__EXERCISE__. Please copy out the minimum spanning tree section word for word, from "Theorem:  Let G" up to and including "safe for A.".

__DOCUMENT SECTION__.
▼
Growing a minimum spanning tree

   The greedy strategy is captured by the following "generic" algorithm, which grows the minimum spanning tree one edge at a time. The algorithm manages a set A which is always a subset of some minimum spannning tree. At each step, an edge (u,v) is determined that can be added to A without violating this invariant, in the sense that A U { (u, v) } is also a subset of a minimum spanning tree. We call such an edge a safe edge for A.

GENERIC-MST(G,w)

   1   A <- empty
   2   while A does not form a spanning tree
   3           do find an edge (u, v) that is safe for A
   4                    A <- A U { (u, v) }
   5   return A

   Some definitions: A cut (S,V-S) of an undirected graph G = (V, E) is a partition of V(shown in the figure).We say that an edge (u, v) belonging to E crosses tha cut (S, V-S) if one of its endpoints is in S and the other is in V-S. We say that a cut respects the set a of edges if no edge in A crosses the cut. An edge is a light edge crossing the cut if its weight is the minimum of any edge crossing the cut.

Theorem:  Let G = (V, E) be a connected, undirected graph with a real valued weight function defined on E. Let A be a subset of E that is included in some minimum spanning tree for G, let (S, V-S) be any cut of G that respects A, and let (u, v) be alight edge crossing (S, V-S). Then, edge (u, v) is safe for A.

Proof: Refer Cormen
▲
__GIVEN MATERIAL__.
▼
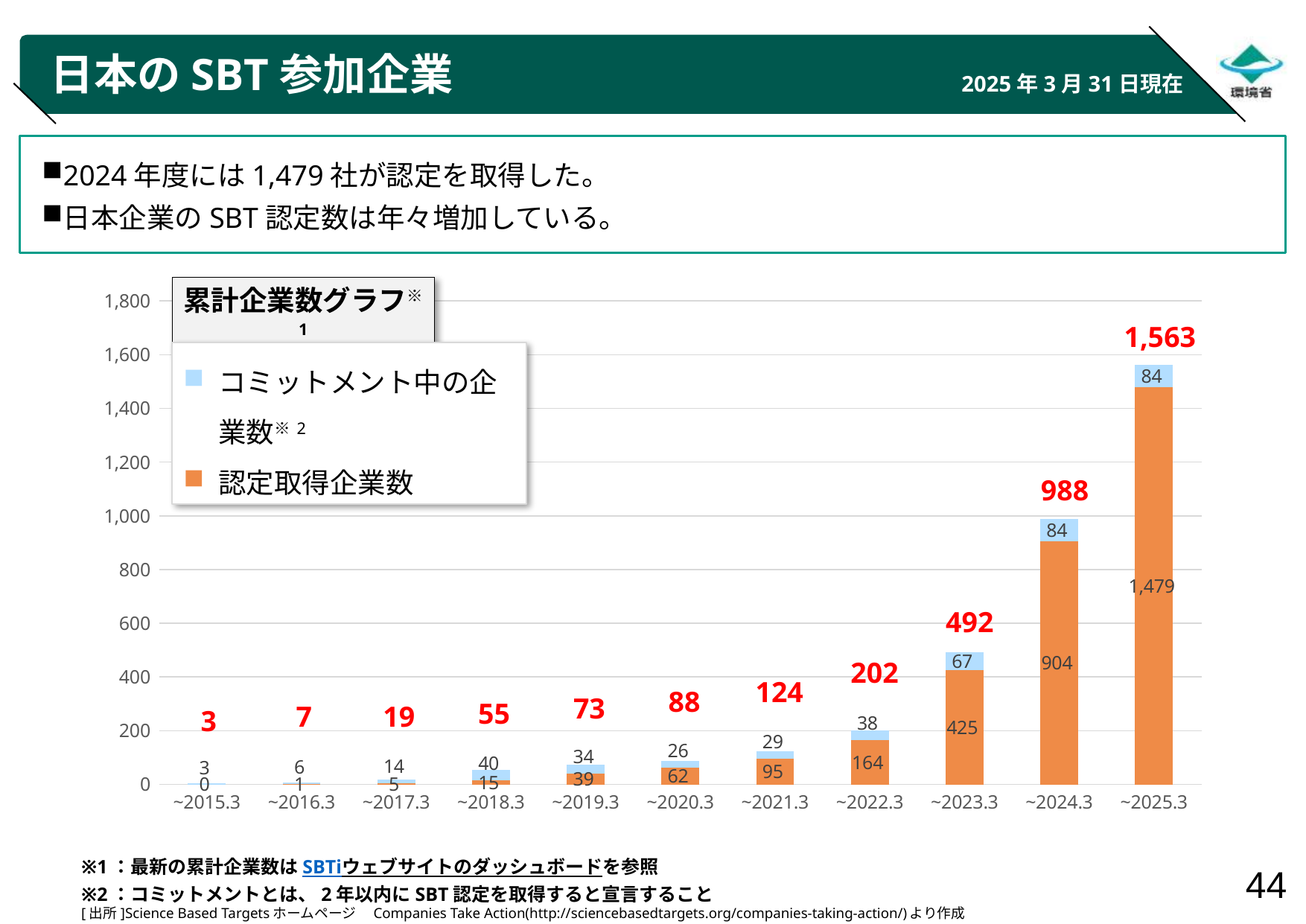
What is the value of 認定取得企業数 for ~2025.3? 1,479 What type of chart is shown on the slide? stacked bar chart Which colour represents 認定取得企業数 in the chart? orange Which is larger for ~2019.3: コミットメント中の企業数 or 認定取得企業数? 認定取得企業数 How many time-period categories are shown on the x axis? 11 What is the difference between the 認定取得企業数 values for ~2025.3 and ~2024.3? 575 Do the total values rise or fall from ~2015.3 to ~2025.3? rise Which period has the lowest total number of companies? ~2015.3 What is the value of コミットメント中の企業数 for ~2023.3? 67 Which period has the highest total number of companies? ~2025.3 How many series does the chart legend list? 2 What is the total (red label) for ~2024.3? 988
▲
__OUTPUT FOR THIS EXERCISE__.
Theorem:  Let G = (V, E) be a connected, undirected graph with a real valued weight function defined on E. Let A be a subset of E that is included in some minimum spanning tree for G, let (S, V-S) be any cut of G that respects A, and let (u, v) be alight edge crossing (S, V-S). Then, edge (u, v) is safe for A.